Adding Height To Your Basement: Underpinning or Benching?

Once upon a time, basements weren’t meant to be used for actual “living” space.  They were used for storage of coal or timber to heat the home, and hundreds of jars of pickles to get you through the cold winter months of hibernation.

That was then, this is now.  And nowadays, the basement is one of the feature rooms in a new home, and something that buyers put a LOT of stake into when making a purchase decision.

So what about for existing home-owners with low basements?  What options to they have?

Let’s take a look at the difference between “underpinning,” and “benching” to add height to the basement…

Underpinning2

When I was growing up, I had a “finished” basement, but it was pretty dingy.

The ceiling was really low, the carpet was gross, there was no natural light, and I was afraid of…..something, down there.  I’m not sure what I was afraid of, but I would always run up the stairs, hoping that I could out-run…..something, or someone.

Kids are weird…

But the basement was where I spent a LOT of time time, since that’s where we stayed out of our parents’ hair, and of course where our Nintendo (and later – our first computer) were located, as well as a wicked 70’s TV with a rotary-dial channel-changer, and an entire wall of BETA videos that my Mom had recorded from TV.

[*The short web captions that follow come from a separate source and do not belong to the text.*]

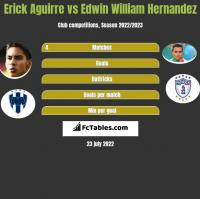 Erick Aguirre vs Edwin William Hernandez h2h player stats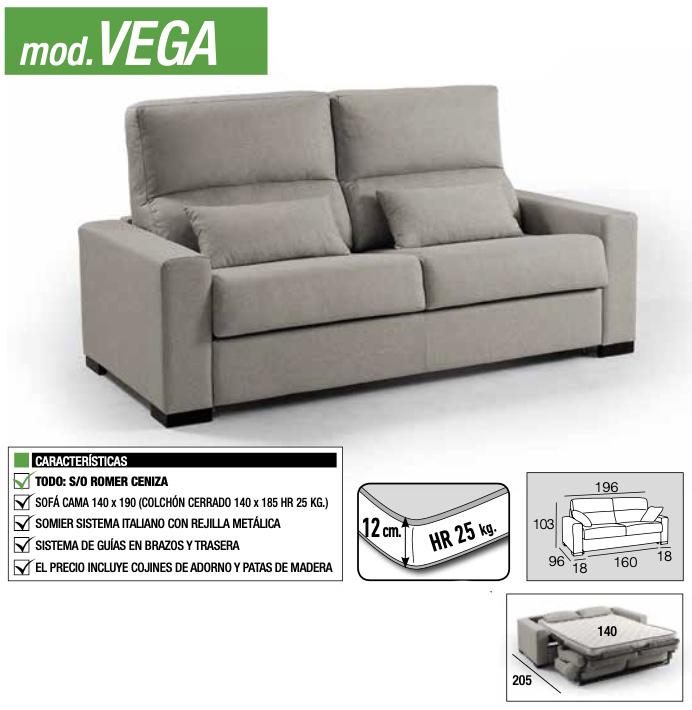 TMY-Vega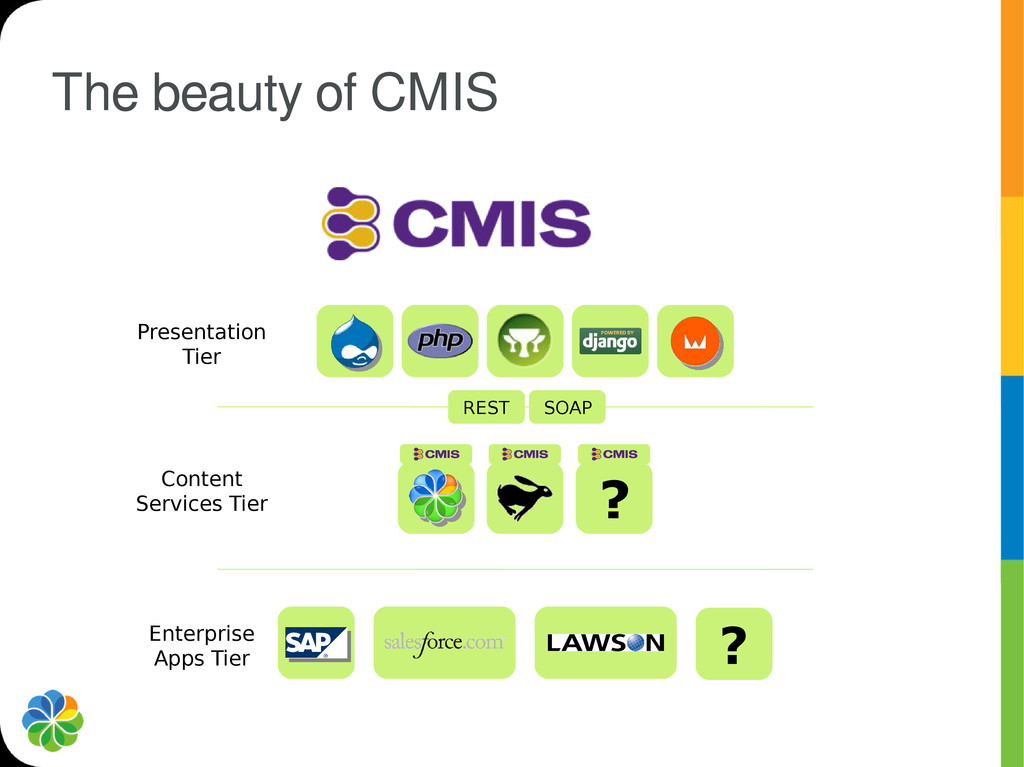 The beauty of CMIS ? Presentation Tier Content ...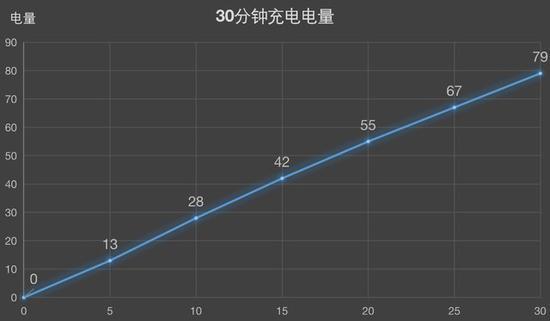 颠覆体验的5G折叠手机:华为Mate Xs评测(图34)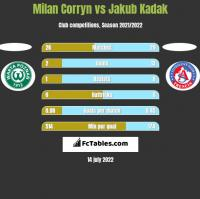 Milan Corryn vs Jakub Kadak h2h player stats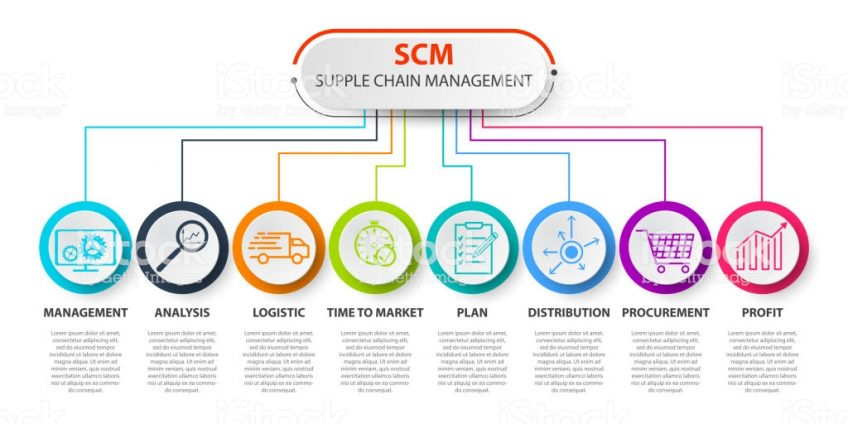 managing a supply chain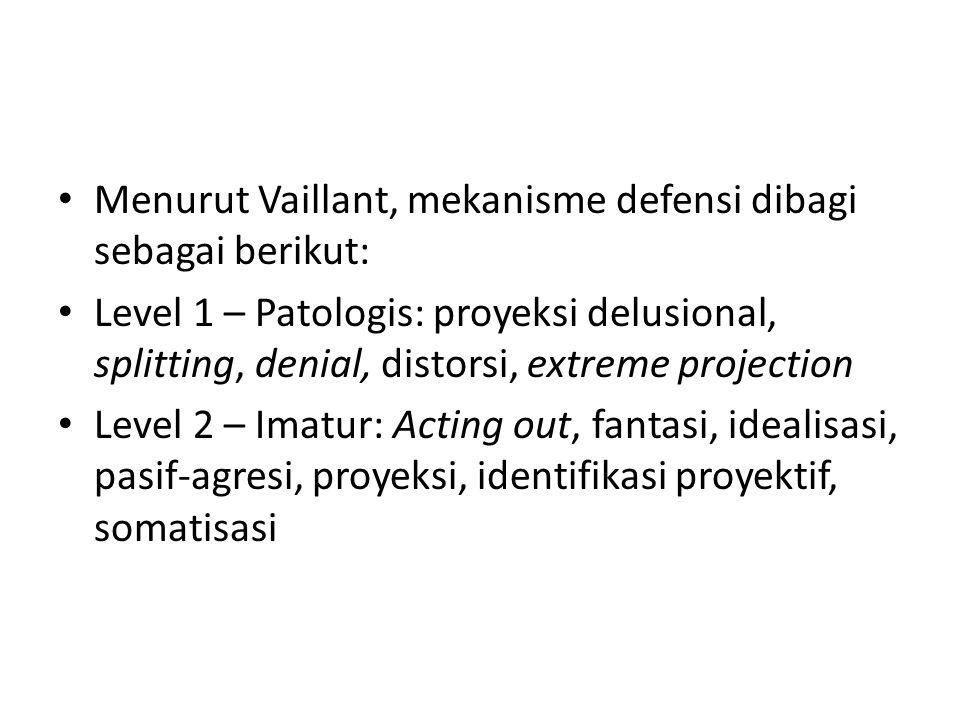 Menurut Vaillant, mekanisme defensi dibagi sebagai berikut: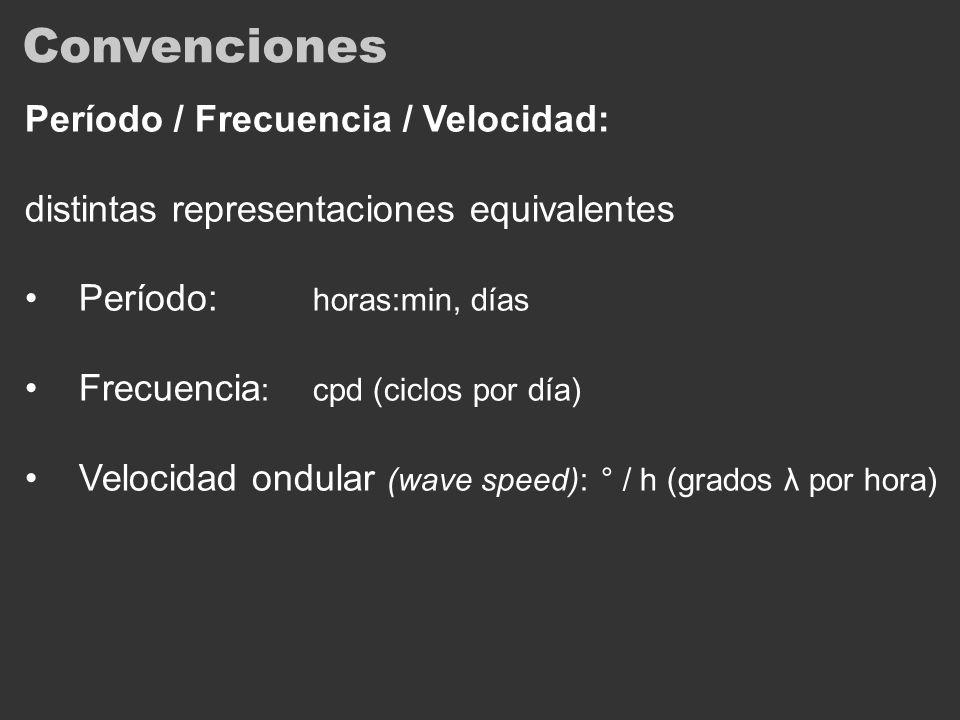 Convenciones Período / Frecuencia / Velocidad: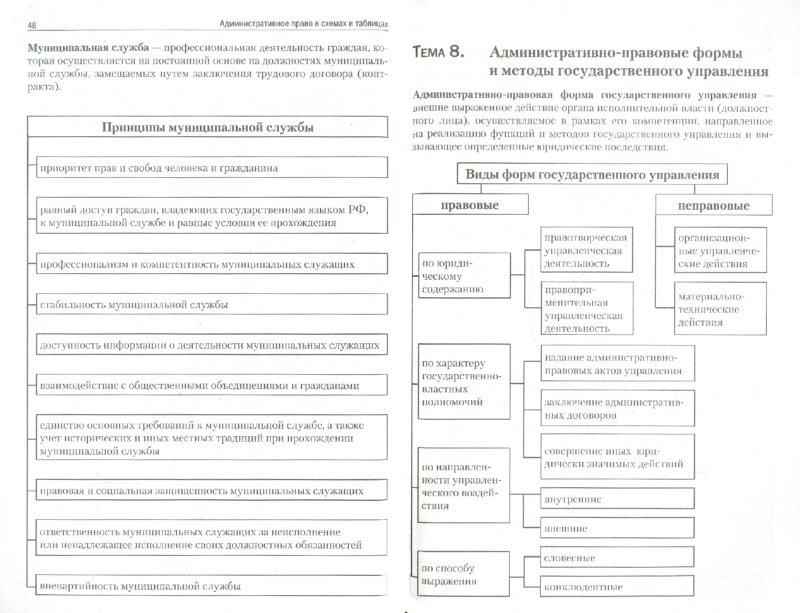 Муниципальное право в схемах.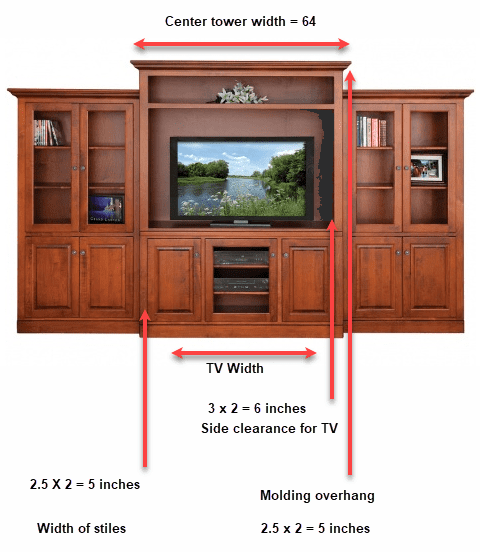 entertainment width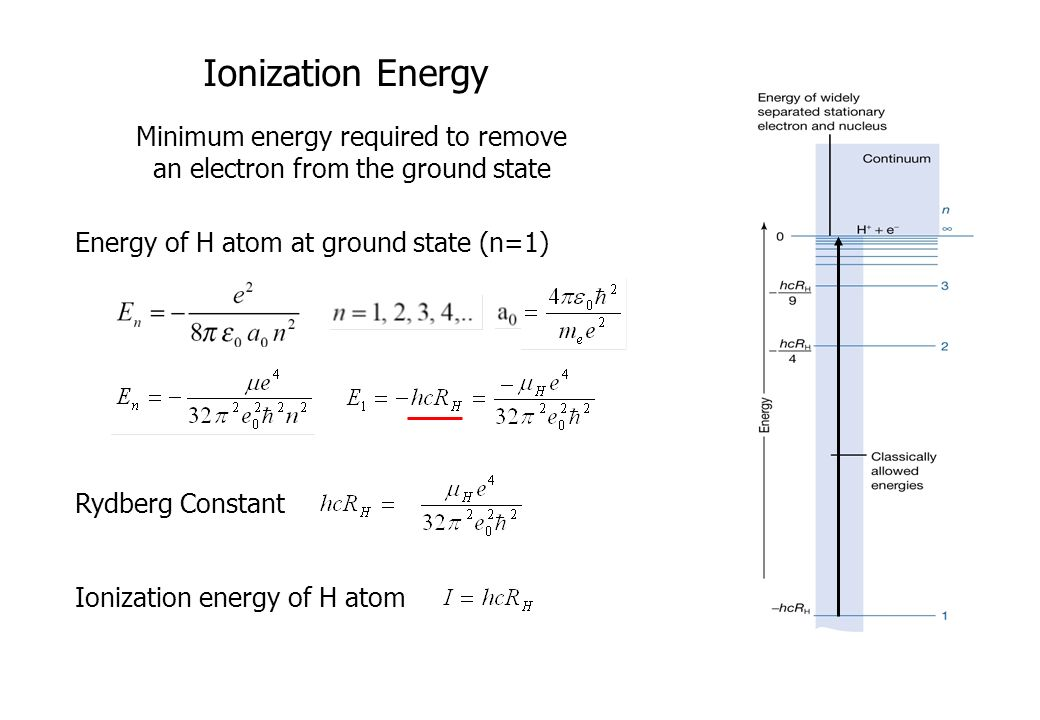 Ionization Energy Equation For Hydrogen - vanguard energy etf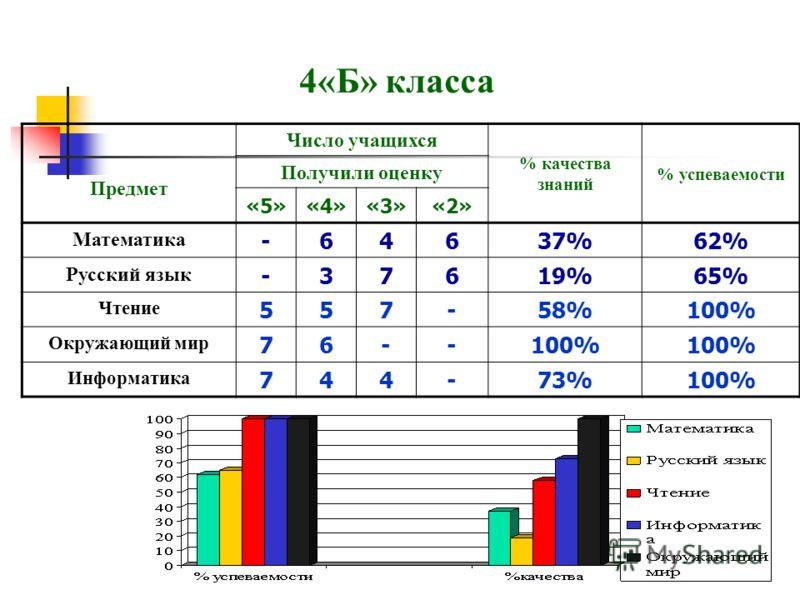4«Б» класса Предмет Число учащихся % качества знаний % успеваемости Получили оценку «5»«4»«3»«2» Математика -64637%62% Русский язык -37619%65% Чтение 557-58%100% Окружающий мир 76--100% Информатика 744-73%100%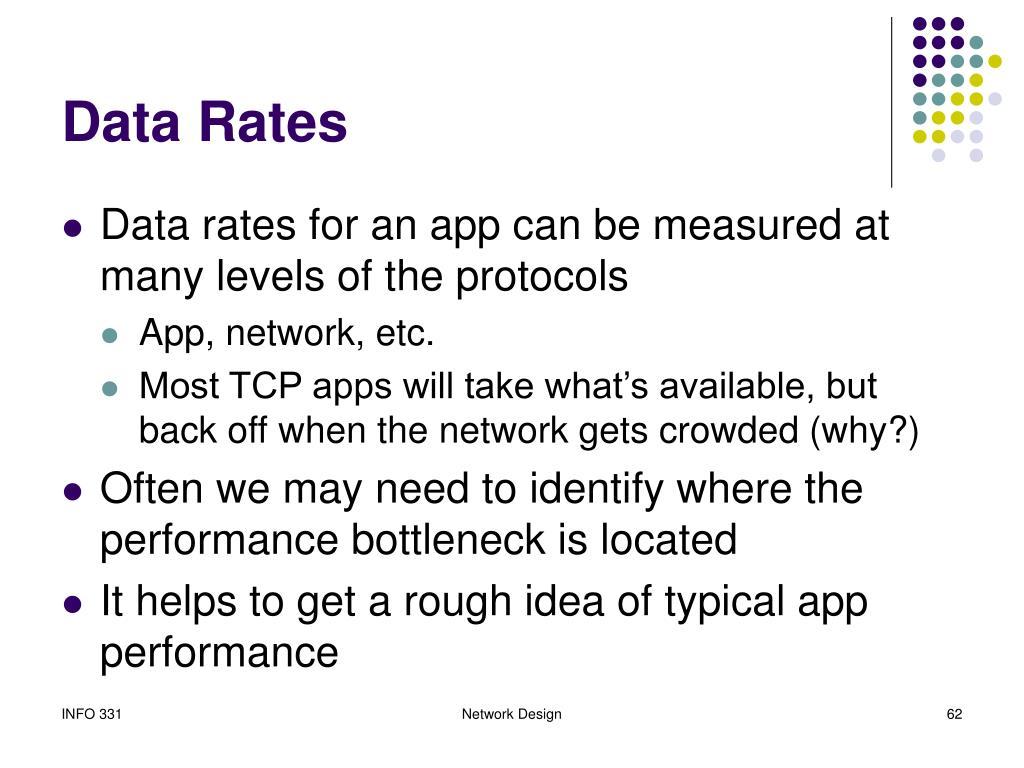 Data Rates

We made do with what we had, but I have to think that if I showed that early-1980’s basement to a buyer today, they would turn around, and walk out.

The basement has become such an important part of a property search, and over the last few years, expectations for finished basements have skyrocketed.

It’s not sufficient anymore to just have a basement, but rather to have the right basement height, the plumbing necessary for a washroom, a good amount of light coming in from the windows, and a host of other factors that buyers weigh when looking for a home.

Consider this: if you have 800 square feet on the main floor of your home, and 800 square feet on the second floor, then you’re getting along with 1,600 square feet.  But what if you could ADD another 800 square feet of finished living space?  What would you do to increase your living space by 50%?

It used to be – people would build up or out.  You could blow out the 1/2 storey on the 3rd floor with some dormers and add a guest room or kids play area, or you could rip off the back of the house, add a main floor family room and a fourth bedroom (on the main and 2nd level respectively).

Today, with the cost of a major addition, and the restrictions on height (if you wanted to add a 3rd storey), home-owners are looking for other options.  So in my opinion: look no further than the basement in the house you already have!

Whether it’s a man-cave, or a kid’s playroom that you desire, the basement IS an opportunity for finished living space, albeit underground, and not very bright.

The problem that most people encounter, however, is with respect to ceiling height, and whether or not the home is suitable for a renovation.

With an unfinished basement that has good ceiling height, there often isn’t much more to do other than insulate, drywall, and throw down some flooring.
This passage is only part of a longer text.